The current weather on Titan indicates how long its southern winter will be. Which, as it turns out, will be pretty long and really cold.
Last week, NASA's Cassini spacecraft discovered a “monstrous” new ice cloud above the stratosphere on Saturn’s moon, Titan. It’s expected to bring temperatures on Titan to as low as minus 238 degrees Fahrenheit. The data was collected by Cassini, which has instruments that can “see” in thermal wavelengths invisible to the human eye and “feel” its way through magnetic fields and tiny dust particles.
Titan’s winter season typically lasts about 7.5 Earth calendar years. But according to researchers, the new ice cloud will make the winter season even longer. The cloud, detected by Cassini’s infrared instrument, is estimated to be hovering nearly 60 miles lower than the last observed cloud found in 2012. According to NASA, Titan will still be enveloped in winter even after Cassini’s mission finishes in 2017.

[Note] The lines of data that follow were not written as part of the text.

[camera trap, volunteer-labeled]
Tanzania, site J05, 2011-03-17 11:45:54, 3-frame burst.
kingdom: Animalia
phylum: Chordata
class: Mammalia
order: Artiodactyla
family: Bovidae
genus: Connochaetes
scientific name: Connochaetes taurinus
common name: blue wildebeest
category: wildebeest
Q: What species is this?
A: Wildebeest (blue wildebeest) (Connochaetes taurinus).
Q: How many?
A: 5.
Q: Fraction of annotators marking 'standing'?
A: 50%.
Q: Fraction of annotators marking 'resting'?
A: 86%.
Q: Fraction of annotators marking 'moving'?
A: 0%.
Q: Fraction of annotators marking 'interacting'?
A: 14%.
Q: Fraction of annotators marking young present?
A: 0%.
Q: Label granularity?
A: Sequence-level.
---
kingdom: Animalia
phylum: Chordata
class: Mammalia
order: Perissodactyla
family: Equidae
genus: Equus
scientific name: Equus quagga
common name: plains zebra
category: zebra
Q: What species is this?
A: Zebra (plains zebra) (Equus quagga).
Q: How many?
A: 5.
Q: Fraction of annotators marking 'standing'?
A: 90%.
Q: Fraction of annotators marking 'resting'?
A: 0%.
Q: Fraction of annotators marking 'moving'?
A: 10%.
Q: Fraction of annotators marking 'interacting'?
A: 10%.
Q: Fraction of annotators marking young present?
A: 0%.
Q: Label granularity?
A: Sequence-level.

“When we looked at the infrared data, this ice cloud stood out like nothing we’ve ever seen before,” said Carrie Anderson of NASA’s Goddard Space Flight Center in Maryland. “It practically smacked us in the face.”
Before the snow cloud was discovered, Titan's southern hemisphere was showing signs of transitioning from fall to winter.
Aside from Earth, Titan is the only known world in the solar system to have a stable liquid on its surface – its atmosphere consists of a thick, nitrogen base and its seas are made of ethane and methane.
Out of Saturn's 62 known moons, Titan is one of the planet's most fascinating. Many scientists have said that it is one of the solar system’s most likely bets to host alien life – though not very likely to produce organisms like those that have evolved on Earth.
The new discovery of the ice cloud revealed a smog-like formation of hydrogen, carbon, and nitrogen compounds. Its composition was not unlike the cloud found in 2012, but its characteristics were different enough to lead scientists to believe it was a brand-new cloud and not an evolved form of the last one.
“The opportunity to see the early stages of winter on Titan is very exciting,” said Robert Samuelson, a Goddard researcher working with Anderson. “Everything we are finding at the south pole tells us that the onset of southern winter is much more severe than the late stages of Titan’s northern winter.”